WRITTEN REQUEST - Quote everything from the line containing "Is the point at 437,312" down to the line containing "13.2 metres", both lines included, exactly as they appear in the records.

RECORDS PROVIDED -
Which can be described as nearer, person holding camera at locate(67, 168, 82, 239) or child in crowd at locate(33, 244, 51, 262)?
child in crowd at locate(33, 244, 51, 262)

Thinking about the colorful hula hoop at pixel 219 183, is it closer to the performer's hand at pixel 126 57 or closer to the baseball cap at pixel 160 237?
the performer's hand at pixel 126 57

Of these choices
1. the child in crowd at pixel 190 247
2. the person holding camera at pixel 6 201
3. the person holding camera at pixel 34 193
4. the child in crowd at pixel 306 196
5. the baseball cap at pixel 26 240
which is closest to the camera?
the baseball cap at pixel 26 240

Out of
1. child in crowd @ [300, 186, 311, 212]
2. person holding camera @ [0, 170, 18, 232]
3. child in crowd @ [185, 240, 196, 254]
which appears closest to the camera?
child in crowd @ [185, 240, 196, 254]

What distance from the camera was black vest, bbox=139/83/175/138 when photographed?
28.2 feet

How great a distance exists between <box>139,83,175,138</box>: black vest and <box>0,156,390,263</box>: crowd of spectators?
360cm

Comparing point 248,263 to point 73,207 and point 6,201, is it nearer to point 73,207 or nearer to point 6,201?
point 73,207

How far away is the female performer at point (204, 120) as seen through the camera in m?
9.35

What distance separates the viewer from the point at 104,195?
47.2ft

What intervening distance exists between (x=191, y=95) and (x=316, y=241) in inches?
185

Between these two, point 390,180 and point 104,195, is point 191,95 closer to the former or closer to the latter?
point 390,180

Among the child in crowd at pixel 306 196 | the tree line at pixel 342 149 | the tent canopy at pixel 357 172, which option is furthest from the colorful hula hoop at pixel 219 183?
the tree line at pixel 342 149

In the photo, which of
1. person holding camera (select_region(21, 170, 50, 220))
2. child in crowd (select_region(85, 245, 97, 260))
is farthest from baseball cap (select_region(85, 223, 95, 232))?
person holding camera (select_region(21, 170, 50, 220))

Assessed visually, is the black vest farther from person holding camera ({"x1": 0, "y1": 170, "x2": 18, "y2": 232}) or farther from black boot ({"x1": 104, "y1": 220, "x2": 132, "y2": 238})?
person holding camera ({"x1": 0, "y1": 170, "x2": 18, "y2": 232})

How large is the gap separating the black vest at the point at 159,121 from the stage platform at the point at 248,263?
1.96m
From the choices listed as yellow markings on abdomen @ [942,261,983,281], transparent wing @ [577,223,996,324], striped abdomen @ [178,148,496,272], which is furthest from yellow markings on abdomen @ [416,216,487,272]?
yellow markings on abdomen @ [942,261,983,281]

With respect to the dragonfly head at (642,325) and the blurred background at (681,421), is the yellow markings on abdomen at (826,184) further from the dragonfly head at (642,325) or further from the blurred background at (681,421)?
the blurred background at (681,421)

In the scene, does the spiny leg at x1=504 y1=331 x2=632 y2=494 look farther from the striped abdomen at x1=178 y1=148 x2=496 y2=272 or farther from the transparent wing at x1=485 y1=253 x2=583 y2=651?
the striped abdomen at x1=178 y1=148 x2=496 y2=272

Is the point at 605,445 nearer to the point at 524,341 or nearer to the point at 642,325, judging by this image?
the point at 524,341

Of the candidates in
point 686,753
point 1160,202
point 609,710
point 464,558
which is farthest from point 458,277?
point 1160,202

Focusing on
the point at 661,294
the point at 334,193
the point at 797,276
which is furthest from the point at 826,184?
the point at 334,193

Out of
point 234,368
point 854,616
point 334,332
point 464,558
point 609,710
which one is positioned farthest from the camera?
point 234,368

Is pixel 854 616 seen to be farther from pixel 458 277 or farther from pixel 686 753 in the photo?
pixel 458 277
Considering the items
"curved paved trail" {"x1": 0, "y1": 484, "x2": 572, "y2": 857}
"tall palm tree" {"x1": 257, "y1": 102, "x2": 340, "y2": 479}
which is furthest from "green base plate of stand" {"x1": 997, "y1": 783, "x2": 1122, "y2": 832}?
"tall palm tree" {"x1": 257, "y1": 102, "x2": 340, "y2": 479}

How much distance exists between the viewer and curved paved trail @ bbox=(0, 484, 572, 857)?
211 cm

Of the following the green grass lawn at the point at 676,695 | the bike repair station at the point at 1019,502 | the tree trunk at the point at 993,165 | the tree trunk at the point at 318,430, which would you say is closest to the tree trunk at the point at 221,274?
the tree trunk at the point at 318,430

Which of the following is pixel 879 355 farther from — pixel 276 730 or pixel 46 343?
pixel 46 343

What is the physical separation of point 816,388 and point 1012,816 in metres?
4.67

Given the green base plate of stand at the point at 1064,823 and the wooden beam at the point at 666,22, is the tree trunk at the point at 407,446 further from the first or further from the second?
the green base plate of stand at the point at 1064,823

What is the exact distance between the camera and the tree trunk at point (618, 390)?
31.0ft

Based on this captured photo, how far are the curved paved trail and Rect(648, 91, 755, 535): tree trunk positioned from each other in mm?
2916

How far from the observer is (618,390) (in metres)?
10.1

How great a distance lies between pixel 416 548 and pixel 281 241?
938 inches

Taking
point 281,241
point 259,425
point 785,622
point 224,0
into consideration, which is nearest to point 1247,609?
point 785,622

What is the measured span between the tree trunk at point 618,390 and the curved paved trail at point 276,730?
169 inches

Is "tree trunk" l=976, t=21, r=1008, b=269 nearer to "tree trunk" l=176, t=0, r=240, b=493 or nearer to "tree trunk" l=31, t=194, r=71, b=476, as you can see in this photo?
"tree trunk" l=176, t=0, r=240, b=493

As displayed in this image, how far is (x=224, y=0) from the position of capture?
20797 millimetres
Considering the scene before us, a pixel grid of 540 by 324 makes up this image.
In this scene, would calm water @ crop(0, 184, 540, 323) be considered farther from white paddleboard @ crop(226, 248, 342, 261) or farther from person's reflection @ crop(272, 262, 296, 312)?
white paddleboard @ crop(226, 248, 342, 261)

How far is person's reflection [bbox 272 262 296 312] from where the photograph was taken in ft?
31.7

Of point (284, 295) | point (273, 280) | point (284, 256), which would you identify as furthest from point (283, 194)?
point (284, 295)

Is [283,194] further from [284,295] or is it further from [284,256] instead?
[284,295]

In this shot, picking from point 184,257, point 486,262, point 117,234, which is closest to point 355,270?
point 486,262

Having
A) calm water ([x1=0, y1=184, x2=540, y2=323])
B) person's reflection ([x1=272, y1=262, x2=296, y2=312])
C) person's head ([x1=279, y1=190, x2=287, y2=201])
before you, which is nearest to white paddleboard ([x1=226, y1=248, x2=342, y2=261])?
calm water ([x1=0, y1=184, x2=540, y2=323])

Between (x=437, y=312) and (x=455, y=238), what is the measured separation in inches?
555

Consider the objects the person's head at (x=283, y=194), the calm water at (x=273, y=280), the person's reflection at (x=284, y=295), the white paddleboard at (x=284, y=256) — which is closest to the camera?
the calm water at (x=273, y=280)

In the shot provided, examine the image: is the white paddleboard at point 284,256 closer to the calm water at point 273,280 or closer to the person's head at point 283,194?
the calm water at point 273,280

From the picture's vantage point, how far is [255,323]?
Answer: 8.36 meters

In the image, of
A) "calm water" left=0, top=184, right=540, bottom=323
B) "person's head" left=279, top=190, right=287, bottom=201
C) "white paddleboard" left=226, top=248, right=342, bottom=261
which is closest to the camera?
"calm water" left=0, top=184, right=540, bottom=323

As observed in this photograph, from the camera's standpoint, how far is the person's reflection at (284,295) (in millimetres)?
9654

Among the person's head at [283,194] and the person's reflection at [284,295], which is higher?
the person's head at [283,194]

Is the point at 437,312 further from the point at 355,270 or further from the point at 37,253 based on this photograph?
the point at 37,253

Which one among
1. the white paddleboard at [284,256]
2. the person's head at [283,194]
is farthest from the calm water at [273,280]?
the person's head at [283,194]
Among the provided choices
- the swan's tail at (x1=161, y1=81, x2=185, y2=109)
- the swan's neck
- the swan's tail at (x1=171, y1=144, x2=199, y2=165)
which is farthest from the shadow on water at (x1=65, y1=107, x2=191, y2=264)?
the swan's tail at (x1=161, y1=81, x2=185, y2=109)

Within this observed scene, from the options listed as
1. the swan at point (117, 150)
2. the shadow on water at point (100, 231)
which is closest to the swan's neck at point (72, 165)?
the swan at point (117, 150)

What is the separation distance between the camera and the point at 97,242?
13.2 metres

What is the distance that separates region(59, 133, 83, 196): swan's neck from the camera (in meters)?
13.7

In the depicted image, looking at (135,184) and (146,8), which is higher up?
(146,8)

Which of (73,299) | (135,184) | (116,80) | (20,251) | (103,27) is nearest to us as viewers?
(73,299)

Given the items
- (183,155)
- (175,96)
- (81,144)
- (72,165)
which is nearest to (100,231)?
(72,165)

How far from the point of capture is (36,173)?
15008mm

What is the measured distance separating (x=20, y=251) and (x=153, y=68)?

ANSWER IN FULL -
Is the point at 437,312 further from the point at 355,270 or further from the point at 37,253 based on this photograph?
the point at 37,253

Which one among
1. the white paddleboard at [284,256]
2. the person's head at [283,194]
is farthest from the calm water at [273,280]?
the person's head at [283,194]
Among the provided choices
- the swan's tail at (x1=161, y1=81, x2=185, y2=109)
- the swan's neck
- the swan's tail at (x1=171, y1=144, x2=199, y2=165)
which is farthest from the shadow on water at (x1=65, y1=107, x2=191, y2=264)?
the swan's tail at (x1=161, y1=81, x2=185, y2=109)

Within this observed scene, from the options listed as
1. the swan at point (117, 150)
2. the shadow on water at point (100, 231)
which is closest to the swan's neck at point (72, 165)?
the swan at point (117, 150)

What is the separation distance between the camera and the point at 97,242?
13.2 metres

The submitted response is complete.